** Written request A **
In the tax appeal excerpt, which bank held the account where the assessee deposited the cash?

** Selected passage **
-=-=-=-=-

5. Aggrieved , the assessee filed first appeal with Ld.CIT(A), who dismissed the appeal of the assessee. Before Ld.CIT(A), the assesee stated that the assesee is in the business of retail trade of selling of Fruits and Vegetables, and it was explained that in this business sale/trade in cash is normal. The ld. CIT(A) observed that there was a huge cash deposits in the bank account maintained by the assessee with IDBI Bank . The assessee has not filed return of income u/s 139, and the sources of cash deposits remained un-verifiable. The ld. CIT(A) affirmed the action of the AO in invoking provisions of Section 147/148 of the 1961 Act, and dismissed the legal ground raised by the assessee challenging reopening of the assessment u/s 147 of the 1961 Act. The Ld. CIT(A) observed that the assessee has not given any documentary evidence or any other evidence in support of cash deposited in the bank account, but the claim is made in the appellate proceedings that the cash deposited in the bank account has arisen from the business of trading in fruits and vegetables. The ld. CIT(A) observed that the assessee has availed the presumptive scheme of taxation within the provisions of Section 44AD, but the condition thereof is that the assessee should be doing business. The assessee did not file return of income u/s 139, and no evidence are filed to substantiate as to nature of business, doing of the business, purchase and sale , vouchers, trading license issued by the local authority, place of business etc., and hence the claim of the assessee to avail presumptive scheme of taxation u/s 44AD cannot be allowed to the assessee. The ld. CIT(A) confirmed the additions as were made by the AO to the tune of Rs. 21,51,200/- u/s.68 of the Act as the source of cash deposits in the bank account remained unexplained , and ld. CIT(A) dismissed the appeal filed by the assessee.
6. The assessee filed second appeal before this Tribunal. The ld. Counsel for the assessee submitted that the AO invoked the provision of section 68 of the Act and made additions to the tune of 21,51,200/- to the income of the assessee w.r.t. cash being deposited in the bank account maintained by the assessee with IDBI Bank. It was submitted that no return of income was filed by the assessee u/s.139 of the Act. Further, it was submitted that the assessee duly filed return of income in pursuance to notice issued u/s.148 of the Act. It was submitted by the assessee that the assessee was in the business of selling fruits and vegetables during the year under consideration , and the assessee received cash from selling fruits and vegetables, which cash stood deposited in the saving bank account maintained by the assessee with IDBI Bank. The complete details of the receipts and payments are not available as the matter is very old. It was submitted that the assessee availed presumptive scheme of taxation u/s 44AD wherein there is no requirement of maintaining books of accounts . It was submitted that no books of account were maintained by the assessee. It was submitted that the assessee availed presumptive scheme of taxation u/s 44AD wherein the liability is to pay income-tax is @ 8% of the total turnover of the assessee. There is no requirement of maintaining books of accounts under the presumptive scheme of taxation. It was submitted that the assessee does not have any evidence of carrying on of the business , and there are no proof available of doing aforesaid business by the assessee. It was submitted that Section 68 of the 1961 Act cannot be invoked when there are no books of accounts maintained and also the assessee claimed that the bank pass book could not be treated as books of accounts , and hence Section 68 could not have been invoked by the AO to make additions to the income of the assessee w.r.t. cash deposit of Rs. 21,51,200/-made by the assessee in his bank account maintained with IDBI Bank. The ld. counsel for the assesssee relied upon the following decisions :
a) ITAT , Gauhati in the case of Smt. Madhu Raitani v. ACIT, (2011) 45 SOT 231(Gau. TM)

-=-=-=-=-

** Records provided **
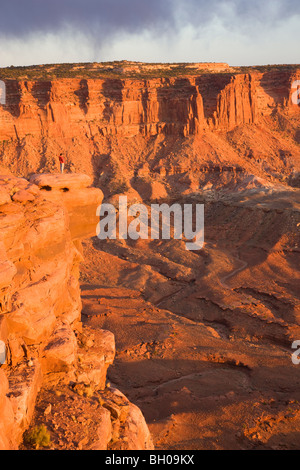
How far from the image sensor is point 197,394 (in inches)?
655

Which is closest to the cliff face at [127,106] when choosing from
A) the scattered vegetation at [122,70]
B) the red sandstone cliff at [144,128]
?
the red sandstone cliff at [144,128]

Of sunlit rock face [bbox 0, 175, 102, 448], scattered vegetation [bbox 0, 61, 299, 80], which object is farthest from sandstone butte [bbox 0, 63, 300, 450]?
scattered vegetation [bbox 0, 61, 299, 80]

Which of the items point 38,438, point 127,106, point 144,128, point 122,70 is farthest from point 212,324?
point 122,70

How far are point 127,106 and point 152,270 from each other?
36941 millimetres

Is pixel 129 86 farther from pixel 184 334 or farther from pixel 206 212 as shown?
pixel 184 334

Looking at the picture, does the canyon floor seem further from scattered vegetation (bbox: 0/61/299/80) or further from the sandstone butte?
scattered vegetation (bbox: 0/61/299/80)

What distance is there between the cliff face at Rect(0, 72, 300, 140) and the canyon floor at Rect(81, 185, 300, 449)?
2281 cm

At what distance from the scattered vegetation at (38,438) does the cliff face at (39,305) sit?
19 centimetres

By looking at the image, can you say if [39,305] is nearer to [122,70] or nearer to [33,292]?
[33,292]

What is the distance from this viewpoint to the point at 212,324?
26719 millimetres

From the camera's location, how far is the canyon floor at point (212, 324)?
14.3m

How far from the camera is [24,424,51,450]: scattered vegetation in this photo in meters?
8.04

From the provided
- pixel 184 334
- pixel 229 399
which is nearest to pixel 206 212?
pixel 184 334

-=-=-=-=-

** Written request B **
Copy out the rows word for word, starting with the line containing "Is pixel 129" and ending with the line containing "26719 millimetres", both included.

** Written solution A **
IDBI Bank

** Written solution B **
Is pixel 129 86 farther from pixel 184 334 or farther from pixel 206 212 as shown?
pixel 184 334

Looking at the picture, does the canyon floor seem further from scattered vegetation (bbox: 0/61/299/80) or further from the sandstone butte?
scattered vegetation (bbox: 0/61/299/80)

What distance is there between the cliff face at Rect(0, 72, 300, 140) and the canyon floor at Rect(81, 185, 300, 449)?
2281 cm

At what distance from the scattered vegetation at (38,438) does the cliff face at (39,305) sit?
19 centimetres

By looking at the image, can you say if [39,305] is nearer to [122,70] or nearer to [33,292]?
[33,292]

What is the distance from this viewpoint to the point at 212,324?
26719 millimetres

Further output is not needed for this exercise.